Texte source.
__________________________________________________

Ce départ fait suite aux jugements de valeur sur les excès de "Madame" : "trop debout", "trop fière pour elle". Mais, c'est ici encore une fois qu'il convient de ne pas perdre de vue la nature métaphorique du récit, puisque l'idée de séparation est l'occasion d'un trait d'esprit. L'homme est représenté en phénomène de lumière qui atteint l'horizon et disparaît même derrière la montagne. Nous songeons irrésistiblement à une image solaire qui renvoie à l'idée initiale du "courant d'or en marche" et c'est ici dans cette séparation que le titre final du poème "Mémoire" prend tout son sens, puisque cet homme donne l'image de rayons qui partent dans tous les sens avec la comparaison à des anges prenant des directions opposées à partir d'une route. Non seulement il disparaît, mais il se dissout, ce qui livre la femme à l'amertume des regrets et de la remémoration. Le titre initial "Famille maudite" préférait jouer sur l'idée d'un couple mal assorti avec l'issue tragique pour la mère et les enfants s'il y en a. Et la mémoire, ce sera le reste de lumière que l'élément eau pourra entretenir en soi.

__________________________________________________

Données fournies.
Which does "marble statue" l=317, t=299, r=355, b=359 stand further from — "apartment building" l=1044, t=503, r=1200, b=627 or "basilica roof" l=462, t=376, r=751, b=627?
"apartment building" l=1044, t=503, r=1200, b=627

__________________________________________________

Travail à faire.
1: Reformulez sous forme de liste le paragraphe du commentaire du poème « Mémoire » qui commence par « Ce départ fait suite ». Conservez ses faits essentiels.
2: Prolongez le commentaire du poème « Mémoire » à la suite de sa dernière phrase.

Corrigé.
1:
- Le départ de l'homme suit les jugements de valeur portés sur les excès de « Madame » : « trop debout », « trop fière pour elle ».
- La séparation doit être lue comme une métaphore et donne lieu à un trait d'esprit.
- L'homme est représenté en phénomène de lumière qui atteint l'horizon puis disparaît derrière la montagne. Cette image solaire renvoie au « courant d'or en marche » du début.
- Cette séparation donne tout son sens au titre final « Mémoire ». L'homme y figure des rayons partant dans tous les sens, comparés à des anges qui prennent des directions opposées à partir d'une route.
- L'homme ne fait pas que disparaître : il se dissout, ce qui livre la femme à l'amertume des regrets et de la remémoration.
- Le titre initial, « Famille maudite », mettait l'accent sur un couple mal assorti et sur l'issue tragique pour la mère et pour les enfants, s'il y en a.
- La mémoire sera le reste de lumière que l'élément eau pourra entretenir en soi.

2:
L'enchaînement causal pour ce qui est de la quatrième partie du poème ne pose pas de difficulté particulière : "Regret", "Qu'elle pleure à présent sous les remparts !" La note d'humour vient de ce que les remparts l'ont protégée elle l'ancienne pucelle derrière "les murs", elle l'eau sombre qui se faisait un lit derrière des voiles avec l'arche et la colline.
Le souvenir de la sainteté perdue s'oppose à l'activité ravageuse des pourritures estivales. C'est le printemps qui est marial. La mélancolie romantique s'installe, mais ironiquement à la façon d'un Musset ou d'un romancier réaliste ironique : "l'haleine / Des peupliers d'en haut est pour la seule brise".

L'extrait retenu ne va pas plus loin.